Shinya Tsukamoto fait CANNIBAL HOLOCAUST au temps de la guerre et de l’individualisme
Alors que son armée est en déroute dans la jungle des Philippines, un soldat japonais tente de survivre à la famine et surtout à ses congénères : Shinya Tsukamoto transforme en film d’exploitation proche de Cannibal Holocaust un roman déjà porté brillamment à l’écran par Kon Ichikawa en 1959, Feux dans la plaine.
Qui a une vague idée de ce dont est capable le chantre du ciné punk japonais Shinya Tsukamoto imagine sans mal ce qu’il peut faire avec une histoire de survie, de Seconde Guerre Mondiale, de corps en putréfaction et de cannibalisme. Déjà passé par là, Kon Ichikawa suggérait, profitant de son noir et blanc contrasté pour tempérer les zones les plus sanglantes de l’image. Tsukamoto, lui, fait tout péter : les crânes, les membres (beau moment quand deux mutilés se disputent le même bras), la chair, les couleurs, etc. La différence principale entre les deux films tient d’abord à ce changement de ton. Vu d’aujourd’hui, Feux dans la plaine 1959 s’impose comme un prélude possible à La ligne rouge. Feux dans la plaine 2014 fait davantage suite à Cannibal Holocaust, au moins thématiquement (on vous promet de la jungle et du cannibalisme, on va vous en montrer). Parce que stylistiquement, Tsukamoto en reste loin. Loin du principe du documenteur, loin de la pellicule même, puisqu’il a opté pour ce numérique un peu cheap qu’affectionnent les séries HD de la télé japonaise.

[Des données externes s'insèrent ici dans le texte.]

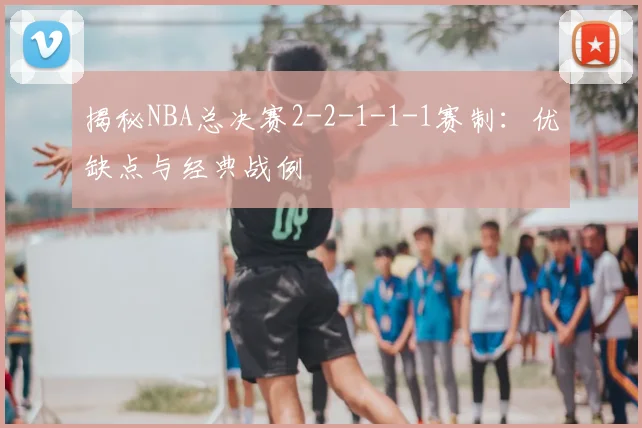 揭秘NBA总决赛2-2-1-1-1赛制:优缺点与经典战例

Ça ne flatte pas l’œil au début, mais à mesure que la palette de couleurs se déploie et s’enrichit, passant du brun et vert principalement, au rouge et noir, ce choix s’avère payant (voire éblouissant de nuit, notamment lorsqu’un bataillon tente la traversée d’une plaine, que des projecteurs géants les braquent et que les rafales pleuvent). Il en résulte une proximité accrue avec le protagoniste, que l’on ne soupçonnait pas au départ, comme si de petit théâtre de l’absurde, la guerre se muait en enfer concret, fait de tourbes, de hautes herbes et de viande.
C’est ce que l’on ressent davantage entre les deux versions de 1959 et 2014 : cette peur et cette hostilité du japonais envers ses congénères, au point que même une salutation sonne comme une déclaration de guerre
Tsukamato a assis sa réputation avec Tetsuo et son travail autour de la fusion entre homme et machine. Il y a encore de ça dans son Feux dans la plaine, avec un soldat à la jambe cassée sanglée dans une sorte de petit tonneau de bois, qui le fait ressembler à un Robocop du pauvre, et tous les trouffions en général, inséparables de leurs fusils et surtout de leur grenade. Chaque japonais en a une, prêt à la faire exploser en cas de situation désespérée, et Tsukamato réussit à faire de ces petits bombes, des prétextes au rire, un rire noir et fou certes, mais nous en sommes en enfer alors rien d’étonnant à cela.
Le moment le plus méchamment drôle arrive quand un minuscule bataillon de rescapés passe à proximité d’un soldat allongé au pied d’un arbre et que chacun recommande à son voisin d’ignorer l’homme, afin de ne pas risquer de l’énerver et qu’il se fasse exploser avec eux. Tous croient y arriver, quand la bombe à retardement lâche un aimable bonjour, faisant se figer la troupe, qui ne sait quoi faire. C’est ce que l’on ressent davantage entre les deux versions de 1959 et 2014 : cette peur et cette hostilité du japonais envers ses congénères, au point que même une salutation sonne comme une déclaration de guerre. Pacifiste, Ichikawa constatait l’horreur des combats en nous faisant comprendre qu’y survivre pouvait être pire qu’y périr. Antisocial, Tsukamato montre ses compatriotes comme les seuls et uniques ennemis du film. Ce n’est pas qu’une question de survie, c’est une provocation à l’égard de l’esprit de corps censé régir la société nippone. L’individualisme qui prévaut ici n’est pas seulement tragique parce qu’il résulte d’une nécessité exceptionnelle (manger avant d’être mangé), mais parce qu’il dénonce la communauté japonaise la plus disciplinée comme une somme d’êtres belliqueux dont la solidarité n’est que de façade. Tsukamoto ne s’est donc pas calmé et en remuant le passé, il a rarement si bien parlé du présent.
FEUX DANS LA PLAINE (Nobi, Japon, 2014), un film de Shinya Tsukamoto, avec Riri Furanki, Tatsuya Nakamura, Yuko Nakamura, Shinya Tsukamoto. Durée : 87 minutes. Sortie en France indéterminée.